Fukushima Radiation on Its Way to California
Radiation from the disaster in the Fukushima power plant in 2011 has yet to reach the Californian coast, officials said on Monday. However, low levels of radiation cesium from the power plant could reach the Pacific Coast by April, scientist reported.
Researchers have detected small traces of radioactive cesium by the waters off Vancouver, Canada. Its levels are lower than naturally occurring radiation, like polonium-210, which is already in the ocean, said John Norton Smith, a senior research scientist at Canada's Bedford Institute of Oceanography, at a meeting of the American Geophysical Union in Hawaii.
On the Internet however, there are continuous reports that the radiation has already reached the coast off California.
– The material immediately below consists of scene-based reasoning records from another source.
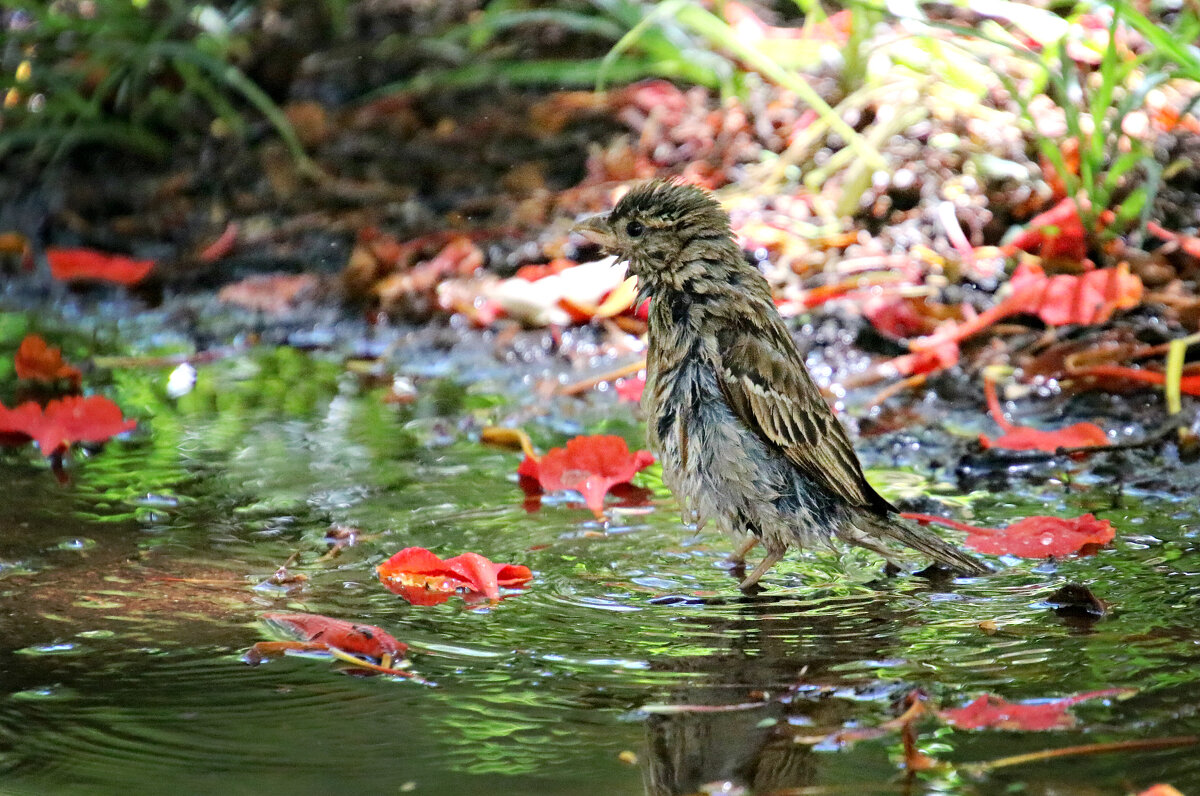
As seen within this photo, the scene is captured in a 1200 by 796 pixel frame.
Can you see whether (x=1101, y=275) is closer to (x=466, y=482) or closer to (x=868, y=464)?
(x=868, y=464)

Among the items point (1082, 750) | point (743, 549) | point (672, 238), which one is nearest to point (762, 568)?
point (743, 549)

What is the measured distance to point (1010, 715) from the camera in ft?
8.37

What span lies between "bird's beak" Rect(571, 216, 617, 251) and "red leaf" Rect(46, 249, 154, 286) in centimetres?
336

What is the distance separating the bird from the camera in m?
3.72

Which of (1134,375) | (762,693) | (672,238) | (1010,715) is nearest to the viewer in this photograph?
(1010,715)

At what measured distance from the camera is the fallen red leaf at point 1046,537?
3584mm

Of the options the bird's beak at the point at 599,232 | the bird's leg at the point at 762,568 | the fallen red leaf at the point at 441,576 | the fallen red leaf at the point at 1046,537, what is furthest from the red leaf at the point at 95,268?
the fallen red leaf at the point at 1046,537

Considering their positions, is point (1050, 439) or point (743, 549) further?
point (1050, 439)

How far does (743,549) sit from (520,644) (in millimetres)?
919

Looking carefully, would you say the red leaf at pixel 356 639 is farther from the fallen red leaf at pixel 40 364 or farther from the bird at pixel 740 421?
the fallen red leaf at pixel 40 364

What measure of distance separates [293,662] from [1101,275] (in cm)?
335

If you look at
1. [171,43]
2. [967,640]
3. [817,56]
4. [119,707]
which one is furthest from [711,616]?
[171,43]

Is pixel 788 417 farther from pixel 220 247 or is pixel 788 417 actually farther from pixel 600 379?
pixel 220 247

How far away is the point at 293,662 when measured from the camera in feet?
9.65
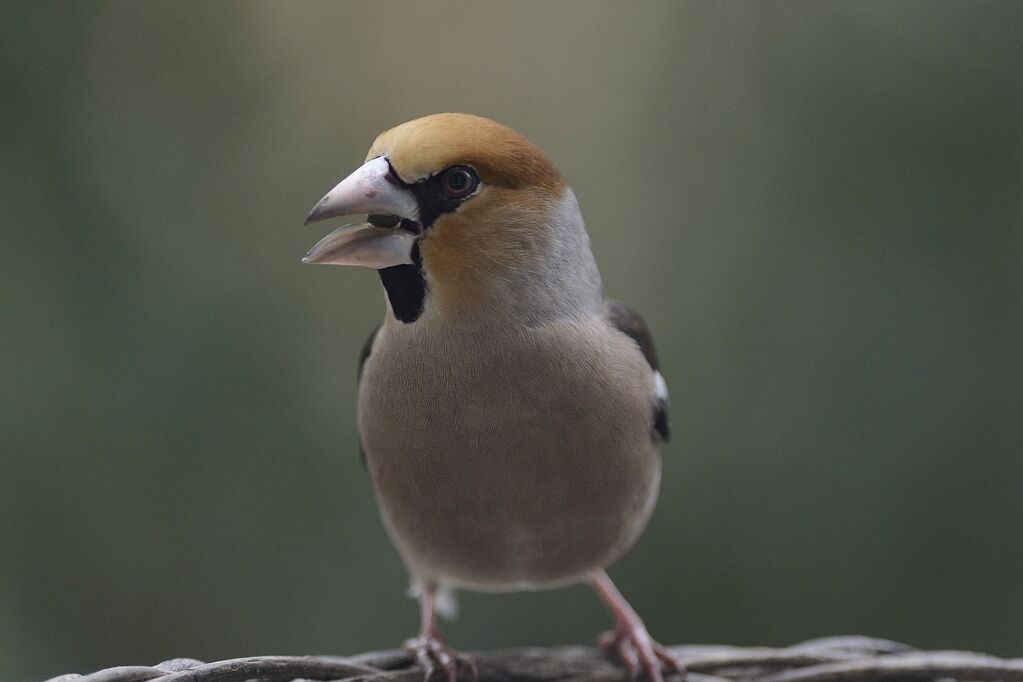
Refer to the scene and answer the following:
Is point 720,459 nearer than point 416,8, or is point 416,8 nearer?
point 720,459

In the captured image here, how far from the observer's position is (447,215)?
5.50ft

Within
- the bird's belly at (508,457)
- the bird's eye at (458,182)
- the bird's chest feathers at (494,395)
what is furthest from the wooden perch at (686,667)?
the bird's eye at (458,182)

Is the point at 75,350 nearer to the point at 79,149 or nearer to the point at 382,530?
the point at 79,149

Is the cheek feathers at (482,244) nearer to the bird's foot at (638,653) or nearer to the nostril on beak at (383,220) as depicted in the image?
the nostril on beak at (383,220)

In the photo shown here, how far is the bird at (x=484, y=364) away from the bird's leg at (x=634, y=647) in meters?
0.13

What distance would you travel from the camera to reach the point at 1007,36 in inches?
121

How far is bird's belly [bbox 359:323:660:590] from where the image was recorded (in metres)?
1.74

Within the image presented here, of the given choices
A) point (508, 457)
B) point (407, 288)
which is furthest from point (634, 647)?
point (407, 288)

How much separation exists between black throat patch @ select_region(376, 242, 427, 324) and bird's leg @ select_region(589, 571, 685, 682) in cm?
75

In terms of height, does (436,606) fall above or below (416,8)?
below

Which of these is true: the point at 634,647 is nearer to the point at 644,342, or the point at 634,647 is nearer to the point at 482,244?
the point at 644,342

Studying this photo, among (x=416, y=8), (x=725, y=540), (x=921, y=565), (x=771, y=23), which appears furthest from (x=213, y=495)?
(x=771, y=23)

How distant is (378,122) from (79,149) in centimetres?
85

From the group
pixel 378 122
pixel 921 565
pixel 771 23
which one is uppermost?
pixel 771 23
Scientists and health officials deny this however.
The question now is, how much of cesium-134 will eventually reach our coast?
"It's really a little hard to predict at this moment which model is correct," said Smith.
Either outcome, he added, is not dangerous to humans because the levels are so low.
"It's clearly not an environmental or human health radiological threat," he said Monday.
Once it reaches the coast however, a team of volunteers called "citizen science project" will be made to collect water samples to be tested.
"It's not here yet," said Ken Buesseler, a scientist at the Woods Hole Oceanographic Institution in Massachusetts. "When we're talking about the arrival of the plume - and, you know, I'm the first person to say radioactivity can be quite dangerous, we should be concerned - but maybe not at the levels we're going to expect coming across from Japan."
According to a widely considered accurate model of the oceans' circulation patterns, traces of the plume of radioactive seawater from Fukushima should be detectable along the Pacific coast in April.